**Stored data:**
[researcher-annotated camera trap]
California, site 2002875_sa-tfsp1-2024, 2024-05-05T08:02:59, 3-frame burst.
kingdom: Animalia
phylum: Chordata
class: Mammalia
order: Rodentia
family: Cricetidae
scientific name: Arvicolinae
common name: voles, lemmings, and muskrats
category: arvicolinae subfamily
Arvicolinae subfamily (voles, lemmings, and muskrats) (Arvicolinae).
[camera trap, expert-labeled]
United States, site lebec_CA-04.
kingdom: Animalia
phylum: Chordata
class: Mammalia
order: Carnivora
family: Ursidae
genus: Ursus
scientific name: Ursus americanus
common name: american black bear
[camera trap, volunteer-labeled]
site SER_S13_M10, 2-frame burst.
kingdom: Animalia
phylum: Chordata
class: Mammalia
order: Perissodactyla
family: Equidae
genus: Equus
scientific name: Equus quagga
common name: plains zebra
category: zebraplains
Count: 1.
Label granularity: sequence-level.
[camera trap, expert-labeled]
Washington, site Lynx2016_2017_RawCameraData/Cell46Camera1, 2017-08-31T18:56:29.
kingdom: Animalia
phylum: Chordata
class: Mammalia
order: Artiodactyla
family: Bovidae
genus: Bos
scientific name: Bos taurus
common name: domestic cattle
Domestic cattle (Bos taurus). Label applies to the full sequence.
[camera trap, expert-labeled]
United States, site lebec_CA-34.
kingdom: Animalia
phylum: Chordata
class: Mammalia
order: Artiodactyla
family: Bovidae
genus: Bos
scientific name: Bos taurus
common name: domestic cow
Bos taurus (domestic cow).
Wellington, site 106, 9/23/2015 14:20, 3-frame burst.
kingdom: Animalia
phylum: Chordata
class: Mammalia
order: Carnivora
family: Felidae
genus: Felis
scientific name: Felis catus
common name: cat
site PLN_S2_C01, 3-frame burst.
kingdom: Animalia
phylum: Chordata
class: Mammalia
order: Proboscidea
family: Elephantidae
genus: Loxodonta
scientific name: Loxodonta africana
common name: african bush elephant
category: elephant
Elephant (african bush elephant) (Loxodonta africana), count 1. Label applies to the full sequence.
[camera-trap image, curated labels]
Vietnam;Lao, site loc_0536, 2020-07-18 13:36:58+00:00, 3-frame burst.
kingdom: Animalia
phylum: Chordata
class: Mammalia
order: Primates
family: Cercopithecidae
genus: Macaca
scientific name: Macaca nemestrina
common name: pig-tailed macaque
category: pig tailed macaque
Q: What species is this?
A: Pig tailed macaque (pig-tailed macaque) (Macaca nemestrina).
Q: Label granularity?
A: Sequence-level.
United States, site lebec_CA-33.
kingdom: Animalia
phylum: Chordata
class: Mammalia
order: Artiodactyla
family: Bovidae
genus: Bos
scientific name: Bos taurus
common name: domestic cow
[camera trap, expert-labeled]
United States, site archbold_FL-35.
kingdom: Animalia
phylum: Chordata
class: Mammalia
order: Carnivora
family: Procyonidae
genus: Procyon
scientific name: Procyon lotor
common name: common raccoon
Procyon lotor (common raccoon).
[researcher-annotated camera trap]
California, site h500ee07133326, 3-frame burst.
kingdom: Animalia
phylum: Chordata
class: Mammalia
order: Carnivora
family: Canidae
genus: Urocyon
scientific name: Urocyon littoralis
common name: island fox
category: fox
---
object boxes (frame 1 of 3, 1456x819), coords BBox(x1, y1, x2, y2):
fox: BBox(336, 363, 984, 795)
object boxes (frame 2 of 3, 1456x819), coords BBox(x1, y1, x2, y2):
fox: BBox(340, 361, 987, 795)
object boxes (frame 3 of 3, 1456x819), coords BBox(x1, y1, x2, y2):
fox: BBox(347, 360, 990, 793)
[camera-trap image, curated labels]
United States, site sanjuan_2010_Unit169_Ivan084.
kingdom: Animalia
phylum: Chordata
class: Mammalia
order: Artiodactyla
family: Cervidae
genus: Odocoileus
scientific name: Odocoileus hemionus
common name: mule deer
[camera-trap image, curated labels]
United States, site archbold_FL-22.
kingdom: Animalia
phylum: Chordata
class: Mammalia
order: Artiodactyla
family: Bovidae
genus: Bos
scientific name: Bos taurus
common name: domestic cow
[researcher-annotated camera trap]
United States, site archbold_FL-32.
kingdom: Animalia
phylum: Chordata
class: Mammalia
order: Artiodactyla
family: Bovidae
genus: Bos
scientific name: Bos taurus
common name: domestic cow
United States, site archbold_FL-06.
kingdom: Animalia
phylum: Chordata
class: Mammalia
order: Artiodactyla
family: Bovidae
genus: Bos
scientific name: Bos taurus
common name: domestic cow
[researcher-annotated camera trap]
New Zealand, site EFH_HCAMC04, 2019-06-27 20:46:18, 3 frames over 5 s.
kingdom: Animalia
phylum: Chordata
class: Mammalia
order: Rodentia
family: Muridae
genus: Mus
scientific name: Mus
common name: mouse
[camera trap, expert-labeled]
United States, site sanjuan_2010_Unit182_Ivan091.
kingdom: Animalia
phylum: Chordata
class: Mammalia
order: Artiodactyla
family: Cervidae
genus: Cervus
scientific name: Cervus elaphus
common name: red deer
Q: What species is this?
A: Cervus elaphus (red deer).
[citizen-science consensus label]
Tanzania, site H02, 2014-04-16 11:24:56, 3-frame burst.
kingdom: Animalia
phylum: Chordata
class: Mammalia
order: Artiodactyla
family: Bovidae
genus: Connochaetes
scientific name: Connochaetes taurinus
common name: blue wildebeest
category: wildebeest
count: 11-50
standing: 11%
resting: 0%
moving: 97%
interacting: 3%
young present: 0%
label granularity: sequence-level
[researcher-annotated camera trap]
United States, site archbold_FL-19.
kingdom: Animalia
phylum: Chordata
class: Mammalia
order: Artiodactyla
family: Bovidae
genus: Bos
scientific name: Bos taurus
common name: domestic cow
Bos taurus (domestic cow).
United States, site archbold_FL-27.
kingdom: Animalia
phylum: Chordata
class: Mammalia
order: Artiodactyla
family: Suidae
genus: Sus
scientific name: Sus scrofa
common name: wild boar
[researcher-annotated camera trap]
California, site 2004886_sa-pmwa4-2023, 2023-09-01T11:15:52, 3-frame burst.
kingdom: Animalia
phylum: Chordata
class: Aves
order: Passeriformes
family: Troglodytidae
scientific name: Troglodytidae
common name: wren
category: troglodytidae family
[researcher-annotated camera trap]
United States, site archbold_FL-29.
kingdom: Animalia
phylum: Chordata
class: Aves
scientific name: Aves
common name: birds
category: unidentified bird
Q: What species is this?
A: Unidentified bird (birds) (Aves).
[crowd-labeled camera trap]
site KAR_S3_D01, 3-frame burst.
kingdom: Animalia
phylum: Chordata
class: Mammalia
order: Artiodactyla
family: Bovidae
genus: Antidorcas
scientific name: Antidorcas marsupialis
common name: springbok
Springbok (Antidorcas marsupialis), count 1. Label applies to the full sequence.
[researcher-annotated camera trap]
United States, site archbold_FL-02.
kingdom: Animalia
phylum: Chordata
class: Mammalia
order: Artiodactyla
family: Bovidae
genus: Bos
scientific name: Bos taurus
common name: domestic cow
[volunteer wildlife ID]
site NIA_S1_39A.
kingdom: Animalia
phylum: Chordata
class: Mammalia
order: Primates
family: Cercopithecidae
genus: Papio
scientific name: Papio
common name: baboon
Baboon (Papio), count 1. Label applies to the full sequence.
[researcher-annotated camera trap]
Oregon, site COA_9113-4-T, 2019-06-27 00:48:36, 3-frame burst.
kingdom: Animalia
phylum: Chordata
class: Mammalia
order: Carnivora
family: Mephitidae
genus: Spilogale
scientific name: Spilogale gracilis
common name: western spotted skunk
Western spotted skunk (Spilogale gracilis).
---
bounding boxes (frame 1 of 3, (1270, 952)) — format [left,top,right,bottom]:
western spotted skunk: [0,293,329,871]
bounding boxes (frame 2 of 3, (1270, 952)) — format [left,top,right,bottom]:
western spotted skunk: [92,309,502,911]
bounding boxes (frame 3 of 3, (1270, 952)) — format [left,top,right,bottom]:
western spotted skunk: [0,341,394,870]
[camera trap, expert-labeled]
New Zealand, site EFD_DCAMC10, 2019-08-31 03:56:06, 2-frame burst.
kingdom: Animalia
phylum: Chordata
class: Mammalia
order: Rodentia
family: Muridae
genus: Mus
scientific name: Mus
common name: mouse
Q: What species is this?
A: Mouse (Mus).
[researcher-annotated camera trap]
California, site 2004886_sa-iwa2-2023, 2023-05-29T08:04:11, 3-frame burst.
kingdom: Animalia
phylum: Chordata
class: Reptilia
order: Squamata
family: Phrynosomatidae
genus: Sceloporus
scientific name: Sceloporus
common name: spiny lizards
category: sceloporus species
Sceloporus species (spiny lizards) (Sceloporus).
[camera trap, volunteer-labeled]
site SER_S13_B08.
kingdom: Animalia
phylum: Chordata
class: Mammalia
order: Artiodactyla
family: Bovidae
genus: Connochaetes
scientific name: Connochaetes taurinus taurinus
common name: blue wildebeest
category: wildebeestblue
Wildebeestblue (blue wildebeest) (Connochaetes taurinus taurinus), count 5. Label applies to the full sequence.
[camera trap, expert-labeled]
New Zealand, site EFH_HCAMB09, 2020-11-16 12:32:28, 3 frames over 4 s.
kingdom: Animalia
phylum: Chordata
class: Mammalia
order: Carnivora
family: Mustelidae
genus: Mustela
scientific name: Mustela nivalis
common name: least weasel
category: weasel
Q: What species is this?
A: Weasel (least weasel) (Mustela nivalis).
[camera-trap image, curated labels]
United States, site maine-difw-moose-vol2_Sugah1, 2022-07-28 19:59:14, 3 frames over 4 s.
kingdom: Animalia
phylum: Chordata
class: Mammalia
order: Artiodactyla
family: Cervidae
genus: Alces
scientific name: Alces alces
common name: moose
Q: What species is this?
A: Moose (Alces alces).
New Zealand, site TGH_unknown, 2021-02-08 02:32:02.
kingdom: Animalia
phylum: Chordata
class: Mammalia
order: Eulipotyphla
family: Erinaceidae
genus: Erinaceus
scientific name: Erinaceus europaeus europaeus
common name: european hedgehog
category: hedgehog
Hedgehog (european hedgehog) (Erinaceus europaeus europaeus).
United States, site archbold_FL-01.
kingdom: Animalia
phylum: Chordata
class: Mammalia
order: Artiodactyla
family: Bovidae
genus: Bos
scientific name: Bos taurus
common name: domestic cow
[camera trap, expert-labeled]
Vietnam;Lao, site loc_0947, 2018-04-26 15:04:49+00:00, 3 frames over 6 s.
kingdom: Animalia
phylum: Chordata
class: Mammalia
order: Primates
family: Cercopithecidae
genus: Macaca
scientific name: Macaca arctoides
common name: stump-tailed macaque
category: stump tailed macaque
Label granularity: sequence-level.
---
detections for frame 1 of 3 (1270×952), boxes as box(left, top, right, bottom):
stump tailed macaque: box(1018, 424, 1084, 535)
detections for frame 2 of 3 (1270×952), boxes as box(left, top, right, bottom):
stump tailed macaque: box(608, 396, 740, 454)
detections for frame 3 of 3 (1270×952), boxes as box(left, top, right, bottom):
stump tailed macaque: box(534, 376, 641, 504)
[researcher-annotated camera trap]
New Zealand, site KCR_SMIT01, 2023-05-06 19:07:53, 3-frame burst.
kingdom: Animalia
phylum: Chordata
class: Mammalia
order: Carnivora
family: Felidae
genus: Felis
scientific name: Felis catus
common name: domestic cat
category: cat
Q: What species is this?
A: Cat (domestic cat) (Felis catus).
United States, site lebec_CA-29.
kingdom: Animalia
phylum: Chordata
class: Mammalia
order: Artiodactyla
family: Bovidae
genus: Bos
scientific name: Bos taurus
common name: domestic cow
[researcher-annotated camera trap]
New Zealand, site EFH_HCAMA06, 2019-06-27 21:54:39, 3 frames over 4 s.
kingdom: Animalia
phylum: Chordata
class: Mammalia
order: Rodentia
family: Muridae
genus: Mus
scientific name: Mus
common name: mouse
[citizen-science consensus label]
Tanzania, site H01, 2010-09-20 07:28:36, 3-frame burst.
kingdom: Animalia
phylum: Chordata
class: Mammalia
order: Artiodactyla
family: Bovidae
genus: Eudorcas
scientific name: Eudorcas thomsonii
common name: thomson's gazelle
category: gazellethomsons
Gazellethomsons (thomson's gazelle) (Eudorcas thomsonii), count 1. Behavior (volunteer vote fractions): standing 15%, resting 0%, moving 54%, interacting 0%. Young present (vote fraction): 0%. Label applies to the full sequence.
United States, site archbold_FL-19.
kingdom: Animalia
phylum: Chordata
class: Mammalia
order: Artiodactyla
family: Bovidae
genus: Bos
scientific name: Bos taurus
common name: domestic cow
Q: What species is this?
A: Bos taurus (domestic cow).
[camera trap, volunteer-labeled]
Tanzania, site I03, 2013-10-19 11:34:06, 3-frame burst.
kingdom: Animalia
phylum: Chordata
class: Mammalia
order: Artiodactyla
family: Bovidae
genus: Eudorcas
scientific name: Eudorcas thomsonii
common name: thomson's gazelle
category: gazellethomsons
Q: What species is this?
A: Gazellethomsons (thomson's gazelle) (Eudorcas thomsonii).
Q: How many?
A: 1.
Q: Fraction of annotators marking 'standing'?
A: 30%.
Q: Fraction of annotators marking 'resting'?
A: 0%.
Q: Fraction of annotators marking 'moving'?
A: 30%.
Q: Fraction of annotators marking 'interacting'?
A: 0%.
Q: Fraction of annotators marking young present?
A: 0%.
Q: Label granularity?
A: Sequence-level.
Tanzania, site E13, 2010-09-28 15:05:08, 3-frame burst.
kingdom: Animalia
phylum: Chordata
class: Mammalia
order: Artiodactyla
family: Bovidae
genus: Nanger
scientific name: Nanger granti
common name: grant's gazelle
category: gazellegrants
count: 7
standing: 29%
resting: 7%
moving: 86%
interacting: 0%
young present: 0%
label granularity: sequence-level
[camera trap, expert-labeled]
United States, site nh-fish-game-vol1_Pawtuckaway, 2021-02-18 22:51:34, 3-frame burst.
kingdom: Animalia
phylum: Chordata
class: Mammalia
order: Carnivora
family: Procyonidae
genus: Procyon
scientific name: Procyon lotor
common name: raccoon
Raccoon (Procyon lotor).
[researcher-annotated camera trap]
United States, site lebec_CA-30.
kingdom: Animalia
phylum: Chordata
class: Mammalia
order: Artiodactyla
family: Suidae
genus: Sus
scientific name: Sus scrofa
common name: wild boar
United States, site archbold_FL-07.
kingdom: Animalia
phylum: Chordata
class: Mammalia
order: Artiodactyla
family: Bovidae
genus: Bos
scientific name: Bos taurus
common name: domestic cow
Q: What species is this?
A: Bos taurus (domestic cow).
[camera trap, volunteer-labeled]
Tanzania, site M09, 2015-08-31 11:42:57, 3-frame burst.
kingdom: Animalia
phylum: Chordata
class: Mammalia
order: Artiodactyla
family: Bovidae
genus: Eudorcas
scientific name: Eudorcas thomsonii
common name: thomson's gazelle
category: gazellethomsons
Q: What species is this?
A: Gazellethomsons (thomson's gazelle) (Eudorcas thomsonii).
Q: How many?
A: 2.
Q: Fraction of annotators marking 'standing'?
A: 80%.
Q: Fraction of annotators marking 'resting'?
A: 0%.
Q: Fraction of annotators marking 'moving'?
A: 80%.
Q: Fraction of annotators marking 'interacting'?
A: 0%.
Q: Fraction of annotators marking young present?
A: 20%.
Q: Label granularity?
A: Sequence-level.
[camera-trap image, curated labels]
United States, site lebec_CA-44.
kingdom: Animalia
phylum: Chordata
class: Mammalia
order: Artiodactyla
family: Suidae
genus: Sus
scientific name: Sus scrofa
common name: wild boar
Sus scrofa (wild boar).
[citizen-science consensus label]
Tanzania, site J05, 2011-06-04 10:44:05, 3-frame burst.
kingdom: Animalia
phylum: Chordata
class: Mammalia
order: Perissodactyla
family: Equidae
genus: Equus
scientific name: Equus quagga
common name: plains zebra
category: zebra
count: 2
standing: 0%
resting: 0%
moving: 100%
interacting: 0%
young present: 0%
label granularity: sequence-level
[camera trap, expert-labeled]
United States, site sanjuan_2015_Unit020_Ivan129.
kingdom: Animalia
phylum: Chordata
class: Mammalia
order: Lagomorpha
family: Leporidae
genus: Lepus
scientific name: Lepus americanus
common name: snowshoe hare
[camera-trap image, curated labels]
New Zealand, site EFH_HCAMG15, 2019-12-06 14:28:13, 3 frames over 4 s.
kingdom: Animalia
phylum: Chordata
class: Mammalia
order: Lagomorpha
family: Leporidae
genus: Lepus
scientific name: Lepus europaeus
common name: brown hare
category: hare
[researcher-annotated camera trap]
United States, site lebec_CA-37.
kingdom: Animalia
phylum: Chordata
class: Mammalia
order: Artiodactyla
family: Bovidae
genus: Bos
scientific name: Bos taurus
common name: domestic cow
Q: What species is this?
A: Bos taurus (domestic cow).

**EXERCISE DESCRIPTION:** Which lines in the data above hold the word "frames"? Return each of them.

**SOLUTION BELOW:**
New Zealand, site EFH_HCAMC04, 2019-06-27 20:46:18, 3 frames over 5 s.
New Zealand, site EFH_HCAMB09, 2020-11-16 12:32:28, 3 frames over 4 s.
United States, site maine-difw-moose-vol2_Sugah1, 2022-07-28 19:59:14, 3 frames over 4 s.
Vietnam;Lao, site loc_0947, 2018-04-26 15:04:49+00:00, 3 frames over 6 s.
New Zealand, site EFH_HCAMA06, 2019-06-27 21:54:39, 3 frames over 4 s.
New Zealand, site EFH_HCAMG15, 2019-12-06 14:28:13, 3 frames over 4 s.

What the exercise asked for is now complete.